Writing to files in Bulk vs Chunks

Question

Setup

With standard C code (= no platform specific code), I have written a program to do the following:

Get starting clock()
Open a file
write a ~250MB long string to it using one of the below listed modes
close the file.
Repeat 2...4 10000 times as fast as possible, rip storage unit
Get ending clock()
Do some time calculations and output

A) bulk mode: Write everything at once (= one call to fwrite)
B) chunk mode: Write string in chunks. One chunk is slightly more than 1MB. (= multiple calls to fwrite, about ~250).

Then, I let the program run on two different computers.

Expection

I expect A) being faster than B).

Results

Below was on my beefy PC with a Samsung 970 EVO M.2 SSD (CPU = AMD Ryzen 2700x: 8 cores / 16 threads). The output on this one is slightly wrong, it should've been Ns/file, not Ns/write)

Below was on my laptop. I don't really know what type of SSD is installed (and I don't bother too much to check it out). If it matters, or anyone wants to and knows how to research, the laptop is a Surface Book 3.

Conclusion

Beefy PC: B) is faster than A), against expectations.
Laptop: A) is faster than B), within expectations.

My best guess is that some sort of hidden parellization is at work. Either the CPU does smart things, the SSD does very smart things, or they work together to do incredibly smart things. But pinning and writing down anything further sounds too absurd for me to keep it staying here.
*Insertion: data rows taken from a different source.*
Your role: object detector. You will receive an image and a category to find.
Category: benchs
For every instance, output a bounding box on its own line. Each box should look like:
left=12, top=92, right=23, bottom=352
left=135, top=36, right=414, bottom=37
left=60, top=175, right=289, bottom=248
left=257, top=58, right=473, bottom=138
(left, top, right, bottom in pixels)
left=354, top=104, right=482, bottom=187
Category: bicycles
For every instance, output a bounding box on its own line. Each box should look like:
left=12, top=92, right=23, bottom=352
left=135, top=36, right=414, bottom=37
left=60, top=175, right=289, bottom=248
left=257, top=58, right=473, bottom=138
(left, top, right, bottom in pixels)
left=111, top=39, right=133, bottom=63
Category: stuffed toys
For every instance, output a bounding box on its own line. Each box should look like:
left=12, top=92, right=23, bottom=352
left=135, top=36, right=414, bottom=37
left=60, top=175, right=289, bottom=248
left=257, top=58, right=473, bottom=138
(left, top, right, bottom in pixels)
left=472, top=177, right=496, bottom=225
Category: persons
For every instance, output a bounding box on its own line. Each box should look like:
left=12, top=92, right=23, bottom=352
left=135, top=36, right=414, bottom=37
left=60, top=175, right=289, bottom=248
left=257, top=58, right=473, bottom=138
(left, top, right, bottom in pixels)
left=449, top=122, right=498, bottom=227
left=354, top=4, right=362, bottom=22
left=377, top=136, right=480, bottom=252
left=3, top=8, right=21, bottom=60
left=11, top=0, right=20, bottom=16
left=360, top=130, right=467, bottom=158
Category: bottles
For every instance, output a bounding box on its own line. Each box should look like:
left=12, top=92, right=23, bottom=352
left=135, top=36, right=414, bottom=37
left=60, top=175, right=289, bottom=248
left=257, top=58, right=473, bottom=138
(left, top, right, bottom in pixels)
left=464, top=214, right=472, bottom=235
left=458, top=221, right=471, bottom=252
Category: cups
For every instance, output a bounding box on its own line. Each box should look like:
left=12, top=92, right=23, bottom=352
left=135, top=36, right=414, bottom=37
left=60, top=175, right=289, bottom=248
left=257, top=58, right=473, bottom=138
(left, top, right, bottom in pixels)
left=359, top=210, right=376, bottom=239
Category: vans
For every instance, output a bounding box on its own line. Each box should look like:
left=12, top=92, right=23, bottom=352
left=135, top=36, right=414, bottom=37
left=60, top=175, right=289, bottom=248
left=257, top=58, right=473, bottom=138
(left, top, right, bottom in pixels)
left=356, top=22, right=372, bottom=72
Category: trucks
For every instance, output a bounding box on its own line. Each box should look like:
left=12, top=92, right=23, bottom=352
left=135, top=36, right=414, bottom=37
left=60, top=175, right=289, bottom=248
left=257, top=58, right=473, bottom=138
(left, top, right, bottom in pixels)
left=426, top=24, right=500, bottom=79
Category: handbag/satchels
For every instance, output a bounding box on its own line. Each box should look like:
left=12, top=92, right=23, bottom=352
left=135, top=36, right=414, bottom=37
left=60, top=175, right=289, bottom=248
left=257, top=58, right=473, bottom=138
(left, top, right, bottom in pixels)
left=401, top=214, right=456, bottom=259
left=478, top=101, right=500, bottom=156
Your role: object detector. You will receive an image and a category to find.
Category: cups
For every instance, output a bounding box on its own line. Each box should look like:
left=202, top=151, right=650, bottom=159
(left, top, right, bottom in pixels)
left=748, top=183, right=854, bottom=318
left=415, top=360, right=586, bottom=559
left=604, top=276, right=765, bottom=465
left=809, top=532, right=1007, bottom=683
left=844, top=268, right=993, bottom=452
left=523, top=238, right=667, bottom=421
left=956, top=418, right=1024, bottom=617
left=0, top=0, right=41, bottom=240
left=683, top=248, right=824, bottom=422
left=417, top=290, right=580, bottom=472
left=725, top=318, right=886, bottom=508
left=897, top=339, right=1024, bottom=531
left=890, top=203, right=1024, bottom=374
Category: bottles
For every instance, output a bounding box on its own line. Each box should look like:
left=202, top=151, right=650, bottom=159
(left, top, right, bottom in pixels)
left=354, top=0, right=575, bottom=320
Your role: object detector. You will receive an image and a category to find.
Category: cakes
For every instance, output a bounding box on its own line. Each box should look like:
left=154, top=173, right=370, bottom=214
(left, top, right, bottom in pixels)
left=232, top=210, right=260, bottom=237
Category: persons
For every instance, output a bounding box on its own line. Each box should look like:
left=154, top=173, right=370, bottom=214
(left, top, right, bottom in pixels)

What explains the difference in my expectation and the results?

The benchmark

Check out https://github.com/rphii/Rlib, under examples/writecomp.c

More Text

I noticed this effect while working on my beefy PC with a string of length ~25MB. Since B) was a marginal, but consistent, ~4ms faster than A), I increased the string length and did a more thorough test.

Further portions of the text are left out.